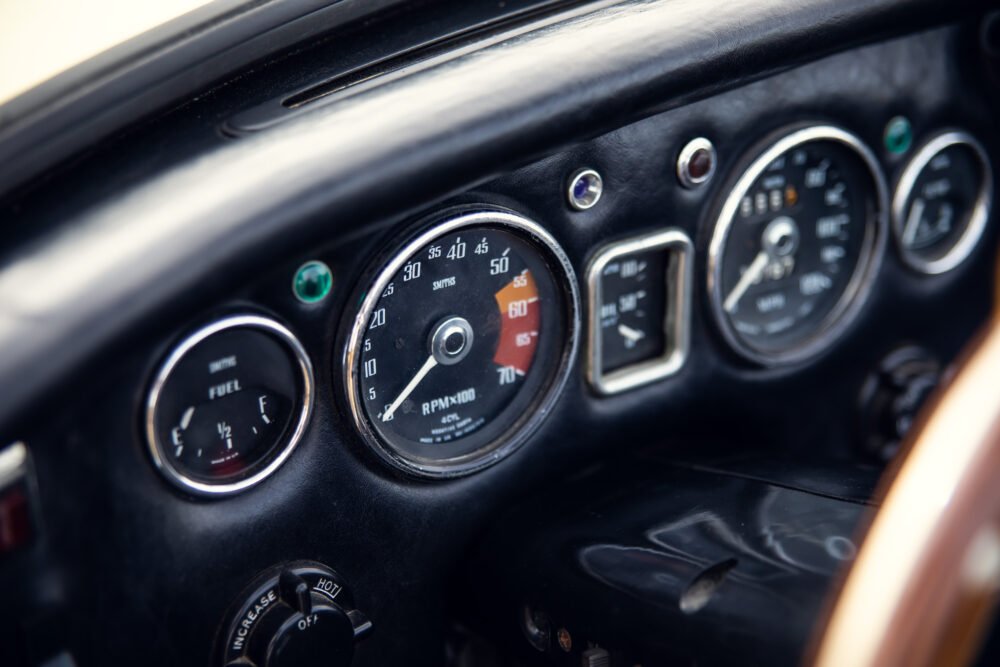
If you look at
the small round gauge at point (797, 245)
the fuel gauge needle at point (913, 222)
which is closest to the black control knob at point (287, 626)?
the small round gauge at point (797, 245)

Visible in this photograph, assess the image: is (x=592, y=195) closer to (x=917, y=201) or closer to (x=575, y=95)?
(x=575, y=95)

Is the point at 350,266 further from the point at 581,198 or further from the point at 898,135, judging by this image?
the point at 898,135

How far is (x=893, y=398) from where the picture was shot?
6.99 feet

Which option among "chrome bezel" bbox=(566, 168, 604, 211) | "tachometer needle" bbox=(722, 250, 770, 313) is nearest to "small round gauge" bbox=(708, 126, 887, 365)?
"tachometer needle" bbox=(722, 250, 770, 313)

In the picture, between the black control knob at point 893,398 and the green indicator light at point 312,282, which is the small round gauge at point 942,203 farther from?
the green indicator light at point 312,282

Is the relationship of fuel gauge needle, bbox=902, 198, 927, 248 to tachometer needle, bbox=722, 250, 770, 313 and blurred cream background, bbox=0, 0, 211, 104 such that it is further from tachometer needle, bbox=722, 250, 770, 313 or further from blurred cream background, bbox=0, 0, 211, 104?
blurred cream background, bbox=0, 0, 211, 104

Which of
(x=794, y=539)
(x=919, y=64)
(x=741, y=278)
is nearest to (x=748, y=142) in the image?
(x=741, y=278)

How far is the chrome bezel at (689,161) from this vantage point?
1.72m

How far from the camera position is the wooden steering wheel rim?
93 cm

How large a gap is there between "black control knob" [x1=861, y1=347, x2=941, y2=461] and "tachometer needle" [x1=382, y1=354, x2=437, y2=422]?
937 millimetres

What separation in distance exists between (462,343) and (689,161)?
43 centimetres

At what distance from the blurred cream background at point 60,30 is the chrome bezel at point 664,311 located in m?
0.64

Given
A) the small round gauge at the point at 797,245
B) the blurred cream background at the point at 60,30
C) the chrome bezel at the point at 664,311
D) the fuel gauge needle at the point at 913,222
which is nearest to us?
the blurred cream background at the point at 60,30

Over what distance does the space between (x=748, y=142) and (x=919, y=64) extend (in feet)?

#####

- [Exercise description] Lay out all of the lines above as a numbered list, dropping the blank lines and leaving the picture out.

- [The response]
1. If you look at
2. the small round gauge at point (797, 245)
3. the fuel gauge needle at point (913, 222)
4. which is closest to the black control knob at point (287, 626)?
5. the small round gauge at point (797, 245)
6. Visible in this photograph, assess the image: is (x=592, y=195) closer to (x=917, y=201) or closer to (x=575, y=95)?
7. (x=575, y=95)
8. Is the point at 350,266 further from the point at 581,198 or further from the point at 898,135, judging by this image?
9. the point at 898,135
10. How far is (x=893, y=398) from where the picture was shot?
11. 6.99 feet
12. Which option among "chrome bezel" bbox=(566, 168, 604, 211) | "tachometer needle" bbox=(722, 250, 770, 313) is nearest to "small round gauge" bbox=(708, 126, 887, 365)?
13. "tachometer needle" bbox=(722, 250, 770, 313)
14. In the picture, between the black control knob at point 893,398 and the green indicator light at point 312,282, which is the small round gauge at point 942,203 farther from?
15. the green indicator light at point 312,282
16. Is the relationship of fuel gauge needle, bbox=902, 198, 927, 248 to tachometer needle, bbox=722, 250, 770, 313 and blurred cream background, bbox=0, 0, 211, 104 such that it is further from tachometer needle, bbox=722, 250, 770, 313 or further from blurred cream background, bbox=0, 0, 211, 104?
17. blurred cream background, bbox=0, 0, 211, 104
18. Which of
19. (x=794, y=539)
20. (x=919, y=64)
21. (x=741, y=278)
22. is nearest to (x=748, y=142) in the image?
23. (x=741, y=278)
24. How far is the chrome bezel at (689,161) from this vantage point?
25. 1.72m
26. How far from the camera position is the wooden steering wheel rim?
27. 93 cm
28. How large a gap is there between "black control knob" [x1=861, y1=347, x2=941, y2=461] and "tachometer needle" [x1=382, y1=354, x2=437, y2=422]?
29. 937 millimetres
30. What separation in distance exists between (462,343) and (689,161)?
31. 43 centimetres
32. At what distance from the blurred cream background at point 60,30 is the chrome bezel at point 664,311 located in m?
33. 0.64
34. Given
35. A) the small round gauge at the point at 797,245
36. B) the blurred cream background at the point at 60,30
37. C) the chrome bezel at the point at 664,311
38. D) the fuel gauge needle at the point at 913,222
39. which is nearest to us?
40. the blurred cream background at the point at 60,30
41. Over what distance does the space between (x=748, y=142) and (x=919, y=64) extend (in feet)?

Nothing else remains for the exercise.